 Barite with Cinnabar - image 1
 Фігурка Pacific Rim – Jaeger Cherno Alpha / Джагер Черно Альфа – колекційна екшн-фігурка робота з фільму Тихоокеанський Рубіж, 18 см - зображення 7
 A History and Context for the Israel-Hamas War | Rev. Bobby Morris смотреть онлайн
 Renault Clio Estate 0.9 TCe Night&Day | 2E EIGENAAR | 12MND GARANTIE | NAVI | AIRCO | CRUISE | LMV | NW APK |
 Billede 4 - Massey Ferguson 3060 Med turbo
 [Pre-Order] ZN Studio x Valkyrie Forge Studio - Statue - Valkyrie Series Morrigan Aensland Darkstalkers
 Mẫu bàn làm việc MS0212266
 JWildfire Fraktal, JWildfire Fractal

==

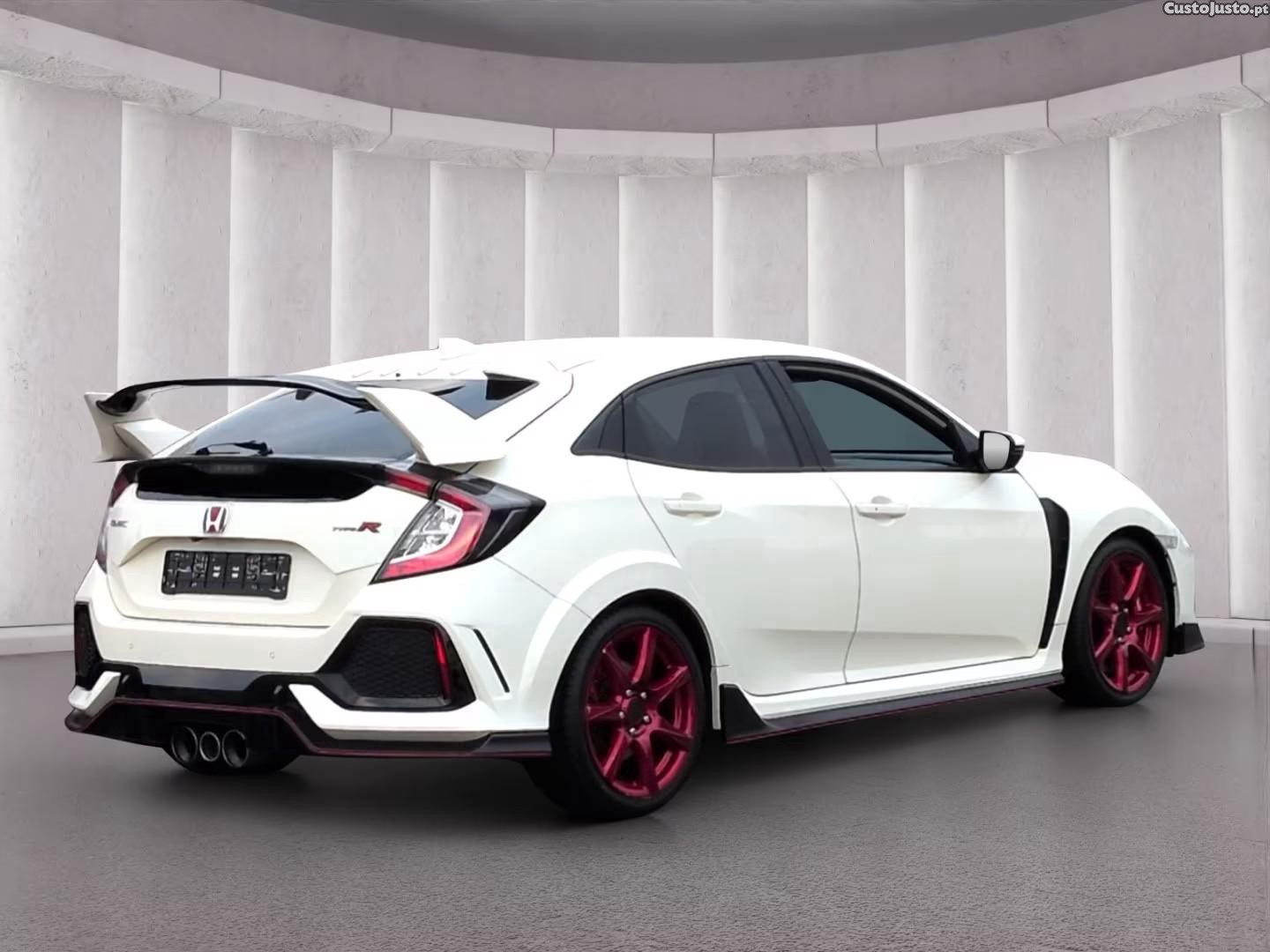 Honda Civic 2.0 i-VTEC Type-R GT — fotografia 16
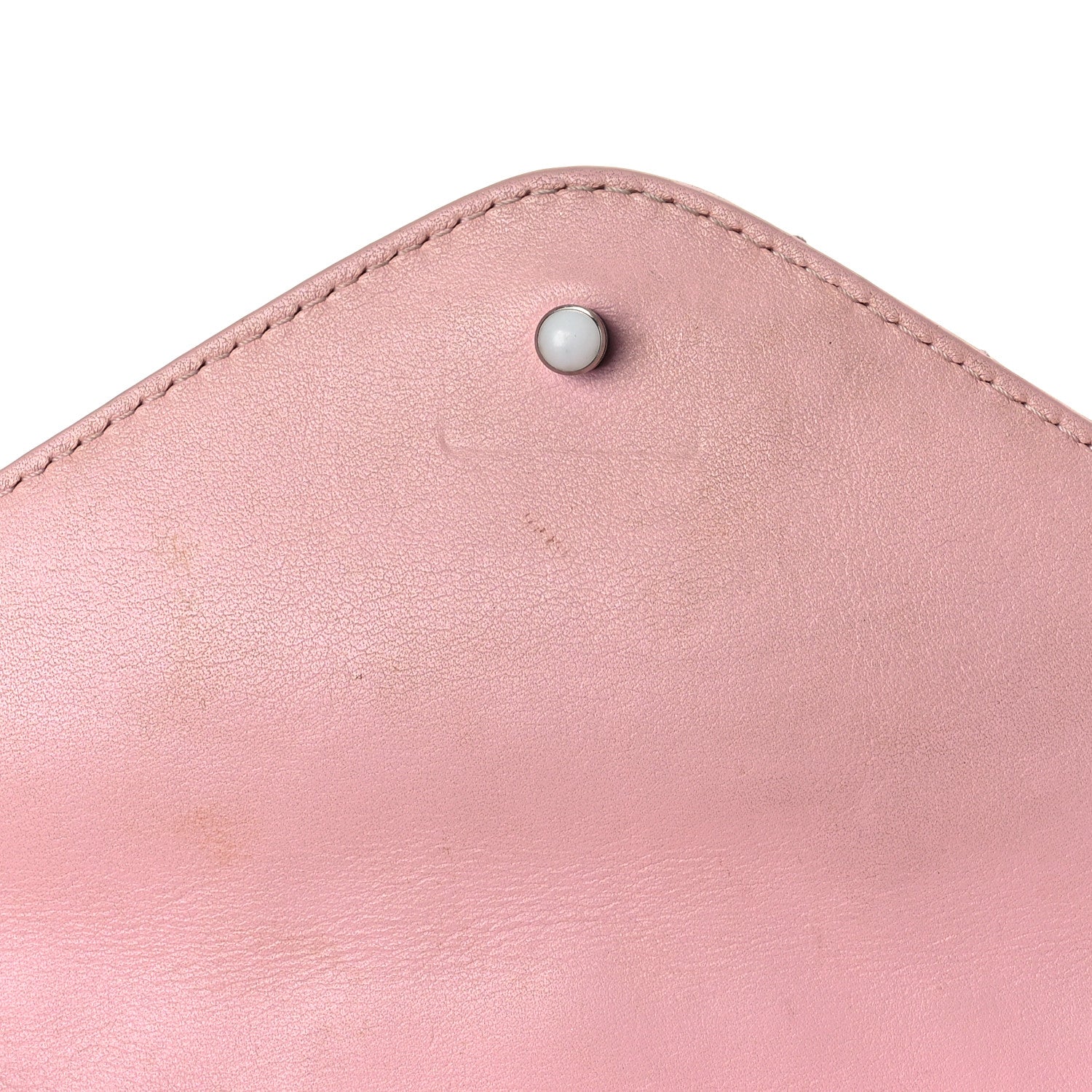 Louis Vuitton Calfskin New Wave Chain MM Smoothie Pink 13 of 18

WORK TO COMPLETE
How many lines of the records contain the word "Clio"? Reply with the number alone.

YOUR SOLUTION
1